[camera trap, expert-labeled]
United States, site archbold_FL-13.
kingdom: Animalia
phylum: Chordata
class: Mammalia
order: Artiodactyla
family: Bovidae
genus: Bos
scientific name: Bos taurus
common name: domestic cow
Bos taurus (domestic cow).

What is expected:
Write out all the records again, exactly as they appear.

Written solution:
[camera trap, expert-labeled]
United States, site archbold_FL-13.
kingdom: Animalia
phylum: Chordata
class: Mammalia
order: Artiodactyla
family: Bovidae
genus: Bos
scientific name: Bos taurus
common name: domestic cow
Bos taurus (domestic cow).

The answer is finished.